### EXERCISES
(a) Answer these questions about the blog post on Michael Moore:
(i) Which book was the writer reading when a woman began a two-hour discussion?
(ii) On what day of the week did that book come out?
(iii) What word did the gentleman use for the writer's tone in the previous post?
(b) Please write the next few paragraphs of the blog post on Michael Moore and passion in politics, continuing from its final sentence.

### DOCUMENT EXCERPT
October 10th, 2003

(no subject)

I have been trying for two days to make a livejournal post on Michael Moore, Flint Michigan, and passion in politics. Today I had the whole thing written out and the entire network crashed on campus, and I lost every bit of it. Last night I had most of it written out, but I got distracted by this woman who saw me reading his latest book Dude, Where's My Country? and began a discussion that pretty much took up the next two hours straight, so I was unable to post it then.

As you probably know, the book came out Tuesday; I bought my copy last night before shift, and I've been really amazed-- all over Bloomington I've been toting this book around and people, especially students, have been dying to see it. Everybody's been asking me how it is. I tell them it's more of the same brand of investigative, sarcastic journalism we got in Stupid White Men, only up to date and with more serious, perhaps more urgent, a voice.

Michael Moore's voice is a funny thing. By many accounts he may in fact be a belligerent asshole--but if he is I have to say it doesn't matter much to me, because he's also one of the most sincere, most determined, passionate voices for political change and reform I've ever seen. His voice is the single most important thing the liberal left has going for it. His voice is a populist voice--in touch with the people that the republicans are shunning and the democrats have forgotten about, strong, loud, obnoxious, and tireless. It's the kind of voice that gets heard above the crowd, and it is being heard.

I went off yesterday on the poor gentleman who took issue with my tone and style of voice in my last post. I thought his main gripe was because I was, according to him, being "perfervid" and getting lost in grand hyperbole instead of utilizing reasoned rhetoric. This really pissed me off, and I told him why.

Ever since then I've been thinking about what passion is—what it does when it's channelled correctly, and what breeds it.

(Spatial relation data)
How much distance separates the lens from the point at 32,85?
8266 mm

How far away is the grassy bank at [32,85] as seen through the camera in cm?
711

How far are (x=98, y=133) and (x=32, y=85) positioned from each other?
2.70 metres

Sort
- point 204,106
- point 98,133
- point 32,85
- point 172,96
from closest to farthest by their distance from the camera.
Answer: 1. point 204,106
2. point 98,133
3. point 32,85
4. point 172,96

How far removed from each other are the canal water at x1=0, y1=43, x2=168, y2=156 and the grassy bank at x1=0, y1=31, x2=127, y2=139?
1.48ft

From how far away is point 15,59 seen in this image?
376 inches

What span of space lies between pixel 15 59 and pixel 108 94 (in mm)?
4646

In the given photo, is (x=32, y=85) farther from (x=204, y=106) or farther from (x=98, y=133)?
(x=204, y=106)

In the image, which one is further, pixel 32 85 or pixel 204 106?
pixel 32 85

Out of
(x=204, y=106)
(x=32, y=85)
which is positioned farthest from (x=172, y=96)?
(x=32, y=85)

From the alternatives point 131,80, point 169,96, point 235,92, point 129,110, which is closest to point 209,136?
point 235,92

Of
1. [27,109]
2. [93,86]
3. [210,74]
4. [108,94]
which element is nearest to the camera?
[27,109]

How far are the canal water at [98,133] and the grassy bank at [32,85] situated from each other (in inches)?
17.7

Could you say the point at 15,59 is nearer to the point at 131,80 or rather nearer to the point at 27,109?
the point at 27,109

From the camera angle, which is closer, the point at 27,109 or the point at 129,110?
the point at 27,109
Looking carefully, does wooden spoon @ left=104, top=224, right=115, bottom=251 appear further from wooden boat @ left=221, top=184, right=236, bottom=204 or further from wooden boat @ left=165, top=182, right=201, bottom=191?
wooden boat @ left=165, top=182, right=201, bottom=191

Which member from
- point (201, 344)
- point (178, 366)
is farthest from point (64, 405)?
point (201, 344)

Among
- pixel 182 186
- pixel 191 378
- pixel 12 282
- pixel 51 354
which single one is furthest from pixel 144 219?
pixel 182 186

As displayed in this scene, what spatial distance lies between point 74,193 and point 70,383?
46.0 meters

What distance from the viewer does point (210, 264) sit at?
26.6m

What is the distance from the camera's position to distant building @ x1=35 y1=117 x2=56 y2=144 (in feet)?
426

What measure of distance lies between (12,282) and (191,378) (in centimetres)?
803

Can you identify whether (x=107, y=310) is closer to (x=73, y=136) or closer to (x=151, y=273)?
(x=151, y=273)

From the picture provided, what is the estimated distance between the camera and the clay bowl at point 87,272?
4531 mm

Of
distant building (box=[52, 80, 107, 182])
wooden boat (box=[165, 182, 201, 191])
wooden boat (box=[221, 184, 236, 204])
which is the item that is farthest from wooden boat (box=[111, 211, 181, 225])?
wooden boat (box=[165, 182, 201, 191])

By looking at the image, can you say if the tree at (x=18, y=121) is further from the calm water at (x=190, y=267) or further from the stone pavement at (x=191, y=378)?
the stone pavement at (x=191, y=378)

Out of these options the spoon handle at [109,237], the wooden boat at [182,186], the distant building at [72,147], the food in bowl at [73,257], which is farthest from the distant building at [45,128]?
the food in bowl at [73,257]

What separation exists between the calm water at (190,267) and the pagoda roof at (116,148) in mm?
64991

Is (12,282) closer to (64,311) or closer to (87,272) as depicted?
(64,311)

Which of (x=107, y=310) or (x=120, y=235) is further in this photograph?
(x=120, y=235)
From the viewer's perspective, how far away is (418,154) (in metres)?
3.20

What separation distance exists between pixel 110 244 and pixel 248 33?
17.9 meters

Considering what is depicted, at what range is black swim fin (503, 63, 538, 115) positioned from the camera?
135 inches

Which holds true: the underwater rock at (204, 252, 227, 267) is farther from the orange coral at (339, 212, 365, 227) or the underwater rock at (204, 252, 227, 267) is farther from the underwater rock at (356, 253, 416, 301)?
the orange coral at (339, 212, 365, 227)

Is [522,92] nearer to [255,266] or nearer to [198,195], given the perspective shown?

### RESPONSES FOR EACH TASK
(a)
(i) Dude, Where's My Country?
(ii) Tuesday
(iii) Perfervid

(b)
Particularly, I've been thinking about Michael Moore's brand of passion. I think it's because he came from Flint, the city with the highest crime and highest unemployment of its kind in the nation, the city that was devastated when GM shut down and laid off 60 thousand people in the 80's. I think it's because he had to watch that happen, because he grew steadily more and more outraged and fed up until he reached the point where he just ceased to give a fuck about tact, about discretion, about politeness, and just began to focus on getting the word out, about making people aware, about getting people to listen and getting them to act.

He's like Moses, in a way.

ca. 2000 B.C.:
Moses to Pharoah: Let My People Go!
Pharoah: *yawn*
Moses: *kills firstborn*

ca. 2000 A.D.:
MM to GM: Give My People Jobs!
GM: yawn.
MM: *Roger And Me*

It's all about using your voice. Okay, technically Moses used Aaron's voice. And Mike Moore uses a camera crew. But close enough. Mike Moore's voice is one of the most important voices in America right now, because it's starting to reach people who have never really been exposed to leftist or populist thinking before. If Mike Moore were any less impassioned, any more reasonable and tactful, America wouldn't be listening.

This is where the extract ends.